The street vending started as normal Mission Street businesses doing outdoor shopping as a COVID precaution. It simply got out of control when others joined in. COVID unemployment hit low-wage workers hard, particularly in sectors where workers did not have cushy work-from-home options, and vending may been an only option. Some recent street vending legislation could effectively sort out the obvious organized retail theft culprits from the good street vendors who sell flowers, bacon-wrapped hot dogs, and art, as some of these vendors really do add to the vibrancy of the street.
And ah yes, 16th and Mission Street. This corner has never not been blighted, and has always had a sort of Mos Eisley Cantina feel to it.

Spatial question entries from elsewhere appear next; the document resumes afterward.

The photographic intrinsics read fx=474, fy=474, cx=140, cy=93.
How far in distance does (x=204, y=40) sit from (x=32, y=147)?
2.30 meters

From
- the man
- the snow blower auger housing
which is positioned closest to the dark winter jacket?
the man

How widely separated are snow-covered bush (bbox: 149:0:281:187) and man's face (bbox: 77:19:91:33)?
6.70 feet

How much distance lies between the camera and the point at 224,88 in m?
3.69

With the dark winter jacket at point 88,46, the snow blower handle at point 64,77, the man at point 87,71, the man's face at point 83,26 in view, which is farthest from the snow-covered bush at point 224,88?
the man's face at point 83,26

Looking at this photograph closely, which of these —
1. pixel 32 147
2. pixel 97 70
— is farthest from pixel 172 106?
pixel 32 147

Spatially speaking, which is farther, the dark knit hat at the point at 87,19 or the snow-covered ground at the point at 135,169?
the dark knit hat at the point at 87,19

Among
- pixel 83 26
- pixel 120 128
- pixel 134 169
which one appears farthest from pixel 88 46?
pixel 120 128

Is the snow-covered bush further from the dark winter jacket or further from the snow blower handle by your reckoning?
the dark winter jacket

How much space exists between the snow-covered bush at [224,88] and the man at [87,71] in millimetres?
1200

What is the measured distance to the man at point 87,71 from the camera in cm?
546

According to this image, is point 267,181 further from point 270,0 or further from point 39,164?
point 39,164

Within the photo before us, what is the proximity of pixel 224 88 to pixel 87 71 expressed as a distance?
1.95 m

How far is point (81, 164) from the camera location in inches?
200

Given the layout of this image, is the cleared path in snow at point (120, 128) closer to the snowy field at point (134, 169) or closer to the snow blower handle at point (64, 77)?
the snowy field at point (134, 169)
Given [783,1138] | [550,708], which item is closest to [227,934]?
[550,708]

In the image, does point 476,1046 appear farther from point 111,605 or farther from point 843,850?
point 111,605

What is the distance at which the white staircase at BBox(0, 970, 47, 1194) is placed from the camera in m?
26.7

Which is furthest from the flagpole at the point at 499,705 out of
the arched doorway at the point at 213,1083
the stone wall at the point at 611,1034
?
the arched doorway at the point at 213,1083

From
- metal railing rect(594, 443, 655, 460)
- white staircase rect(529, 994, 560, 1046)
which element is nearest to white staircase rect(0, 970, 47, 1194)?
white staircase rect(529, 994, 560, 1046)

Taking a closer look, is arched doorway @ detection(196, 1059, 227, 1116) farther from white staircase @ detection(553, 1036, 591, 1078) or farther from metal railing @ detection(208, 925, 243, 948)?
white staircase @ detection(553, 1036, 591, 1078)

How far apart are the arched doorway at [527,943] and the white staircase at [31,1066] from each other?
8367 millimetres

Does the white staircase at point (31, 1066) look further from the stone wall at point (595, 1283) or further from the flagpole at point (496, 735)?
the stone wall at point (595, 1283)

But SFist’s trip up Mission Street today found two DPW trucks, sitting empty at that corner, right in front of vendors selling clearly stolen grocery store items. Isn't this the kind of thing they’re supposed to do something about? Even when we’ve seen police are stationed at 24th and Mission, they don’t seem to do anything about booths selling hot merchandise. It’s not enough to simply deploy resources. Those resources need to have the will to do something and stop the dangerous or bad behavior.
Because this all seems correctable. The areas of Mission Street that have seen an uptick in blight are all the block or two around the 16th Street and 24th Street BART stations. It seems resources could be devoted there to clean things up quickly.
The Mission does not have the same intractable problems as the Tenderloin, to a great degree because there is clearly not as much open drug or heroin trade. (On the trip where I took these photos, I did not see one discarded needle on the ground.) You can say there is too much drug dealing in the Mission, and surely there is. But back in the 1990s, 24th and Mission was ground zero for the “black tar” heroin drug trade, and it was inescapable. That corner has problems, but open-air heroin dealing does not happen anywhere near at the scale that it used to there, and it’s nothing like the visible dealing in the Tenderloin.
So we do hope Ronen’s Mission Plan succeeds. Because the Mission District can be fixed, and it’s not Mission impossible.